- The Washington Times - Monday, August 22, 2011

Last year, President Obama promised Americans a recovery summer. This year, he’s given us a regulatory summer. He’s thrown a giant wet blanket on economic recovery and has given Americans a summer of more burdens, more costs and more rules.

At the beginning of this year, the White House issued an executive order to all agencies to review regulations. The goal was to cut costs and take Washington off the backs of business. The president’s order instructed all agencies that all rules “must promote predictability and reduce uncertainty” and “must identify and use the best, most innovative, and least burdensome tools for achieving regulatory ends.”

Since that order, more than seven months ago, the administration has repealed only one rule - a rule that effectively treated spilled milk like an oil spill. By contrast, since the start of the year, the administration has proposed more than 340 regulations at a cost of more than $65 billion to job creators. It is important to note that these are only the regulations for which the administration actually conducted an economic analysis. For hundreds more, it has regulated blindly, with no cost or job numbers associated with its rules.

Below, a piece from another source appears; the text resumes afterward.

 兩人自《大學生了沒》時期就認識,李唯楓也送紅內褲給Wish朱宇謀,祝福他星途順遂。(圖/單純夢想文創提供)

The president said on his recent bus tour that “there is some red tape that needs to be cut, and we should cut it.” Yet in just one week in August, two new rules were finalized by the Environmental Protection Agency (EPA) - rules that increased the regulatory burden on job creators by $10 billion.

The first of these two rules is the so-called “transport rule,” which purports to regulate emissions from utility companies. Its proposed method is expensive and heavy-handed. The EPA itself admits that the transport rule will cost thousands of jobs and unleash a $2.7 billion burden on the private sector. This rule raises the cost of energy and will make it more expensive to run factories and small businesses.

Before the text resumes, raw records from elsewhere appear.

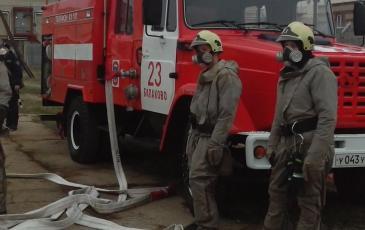 Пожарный расчет в готовности на случай возгорания нефтепродуктов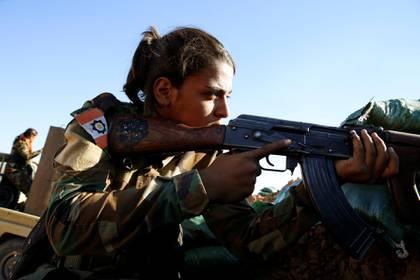 Una combatiente kurda en el norte de Siria (Reuters)
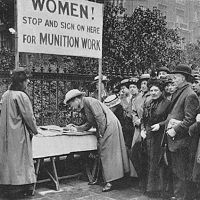 WW1 women signing up for work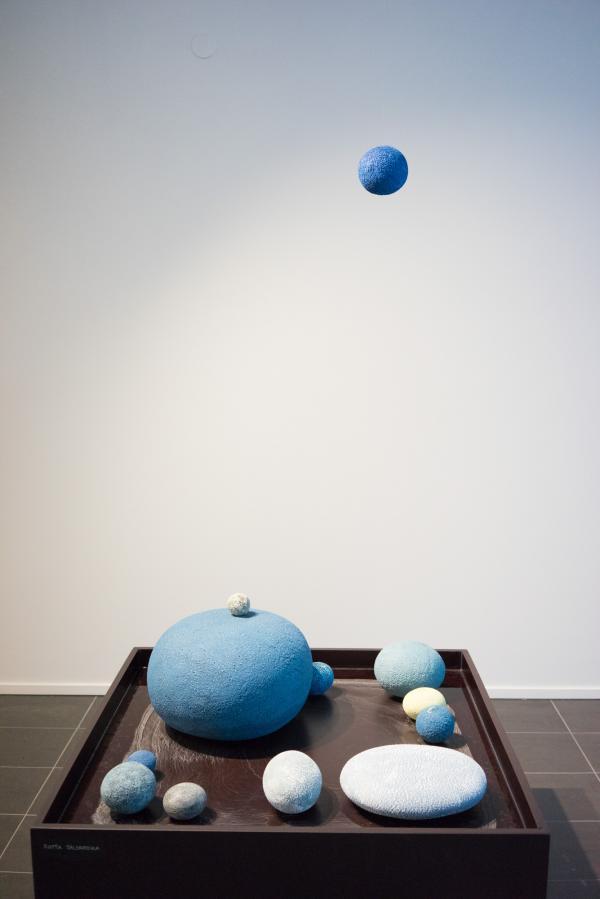 Une oeuvre de l'artiste Riita Talonpoika  dans la galerie Pentik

The second rule is literally unprecedented. It is the first-ever rule released that regulates mileage for medium- and heavy-duty trucks. This is a costly move that adds complexity, and the impact will be broad-based. Regulating these vehicles will affect small businesses, cities and towns that purchase emergency vehicles such as firetrucks and ambulances, and recreational vehicle owners. Everything from delivery vans to full-size pickups to even school busses will be hampered by these new environmental requirements. At a time when building strong, safe vehicles in America should be a priority, these new regulations are making it harder.

Under this rule, consumers will end up paying $1,000 more for every medium- to heavy-duty truck. The total cost of the rule is $8.1 billion. It would be nice if we knew what effect this would have on American jobs. The EPA conveniently forgot to do an analysis of the jobs impact of this rule. A little common sense tells us this means the rule is bad news for already struggling American manufacturing jobs.

Waiting on the horizon is the single most expensive environmental regulation in history: the EPA’s ozone rule. It is estimated that it will cost nearly $1 trillion. The administration has temporarily delayed this rule, but it needs to be canceled. Our economy must not take a third strike, a third major rule this summer.

I have introduced, in the Senate, the Employment Impact Act. This common-sense legislation will force Washington always to take into consideration the impacts regulations have on jobs.

While the president tells Americans that he wants to cut red tape, his administration is still churning it out. Now he is planning on proposing yet another jobs plan next month. If he wants to take this issue seriously, part of that plan must scrap his administration’s expensive ozone rule. His administration’s own analysis shows that unless it cancels this rule, no jobs plan will matter. Instead, no-job zones will spring up all across America.

New regulations and uncertainty continue to take a toll on our economy. America’s job creators should not have to suffer through another summer of Washington’s job-destroying regulations.

Sen. John Barrasso of Wyoming is vice chairman of the Senate Republican Conference.